利用三维结合位点核提高化学生物基因组模型的准确性。

Enhancing the accuracy of chemogenomic models with a three-dimensional binding site kernel.

机构信息

Structural Chemogenomics, Laboratory of Therapeutical Innovation, UMR 7200 CNRS, University of Strasbourg, F-67400 Illkirch, France.

出版信息

J Chem Inf Model. 2011 Jul 25;51(7):1593-603. doi: 10.1021/ci200166t. Epub 2011 Jun 21.

DOI:10.1021/ci200166t
PMID:21644501
Abstract

Computational chemogenomic (or proteochemometric) methods predict target-ligand interactions by training machine learning algorithms on known experimental data in order to distinguish attributes of true from false target-ligand pairs. Many ligand and target descriptors can be used for training and predicting binary associations or even binding affinities. Several chemogenomic studies have not noticed any real benefit in using 3-D structural target descriptors with respect to simpler sequence-based or property-based information. To assess whether this observation results from inaccurate target description or from the fact that 3-D information is simply not required in chemogenomic modeling, we used a target kernel measuring the distance between target-ligand binding sites of known X-ray structures. When used in combination with a standard ligand kernel in a support vector machine (SVM) classifier, the 3-D target kernel significantly outperforms a sequence-based target kernel in discriminating 2882 target-ligand PDB complexes from 9128 false pairs, whatever the modeling procedure (local or global).
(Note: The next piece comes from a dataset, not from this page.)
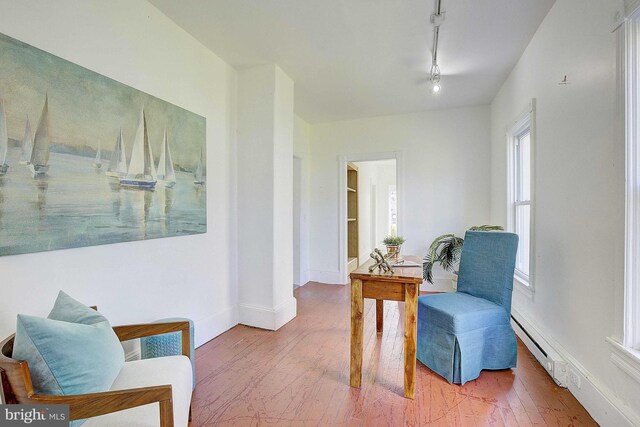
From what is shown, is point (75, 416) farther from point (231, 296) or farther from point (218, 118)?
point (218, 118)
The best SVM models could be successfully applied to predict, with very high recall (70%), precision (99%), and specificity (99%), target-ligand associations for an external set of 14,117 ligands and 531 targets. In most of the cases, pooling all data in a global model gave better statistics than just discretizing specific target-ligand subspaces in local models. The current study clearly demonstrates that chemogenomic models taking both ligand and target information outperform simpler ligand-based models. It also permits one to design good modeling practices in predicting target-ligand pairing for a large array of targets: (i) ligand-based models are precise enough if sufficient ligand information (>40-50 diverse ligands) is known; (ii) if not, structure-based chemogenomic models (associating a ligand kernel to a structure-based target kernel) are recommended for proteins of known holostructures; (iii) sequence-based chemogenomic models (associating a ligand kernel to a sequence-based target kernel) can still be used with a very good accuracy for the remaining targets.

摘要

计算化学生物基因组学(或蛋白质化学计量学)方法通过在已知的实验数据上训练机器学习算法来预测靶标-配体相互作用,以区分真实靶标-配体对和虚假靶标-配体对的属性。许多配体和靶标描述符可用于训练和预测二元关联,甚至结合亲和力。一些化学生物基因组学研究没有注意到在使用三维结构靶标描述符方面相对于更简单的基于序列或基于性质的信息有任何实际好处。为了评估这种观察结果是由于靶标描述不准确还是由于在化学生物基因组学建模中根本不需要三维信息,我们使用了一种靶标核函数来测量已知 X 射线结构的靶标-配体结合位点之间的距离。当与支持向量机(SVM)分类器中的标准配体核函数结合使用时,三维靶标核函数在区分 2882 个靶标-配体 PDB 复合物与 9128 个假对时,无论建模过程(局部或全局)如何,都显著优于基于序列的靶标核函数。最佳的 SVM 模型可以成功应用于预测,其外部 14117 个配体和 531 个靶标集的靶标-配体关联,召回率(70%)、精度(99%)和特异性(99%)非常高。在大多数情况下,与在局部模型中仅离散特定靶标-配体子空间相比,在全局模型中汇总所有数据可提供更好的统计信息。本研究清楚地表明,同时考虑配体和靶标信息的化学生物基因组学模型优于更简单的基于配体的模型。它还允许设计用于预测大量靶标靶标-配体配对的良好建模实践:(i)如果有足够的配体信息(>40-50 种不同的配体),则基于配体的模型足够精确;(ii)如果没有,则建议使用基于结构的化学生物基因组模型(将配体核函数与基于结构的靶标核函数相关联)用于具有已知整体结构的蛋白质;(iii)对于其余的靶标,仍然可以使用基于序列的化学生物基因组模型(将配体核函数与基于序列的靶标核函数相关联)以非常高的准确性进行使用。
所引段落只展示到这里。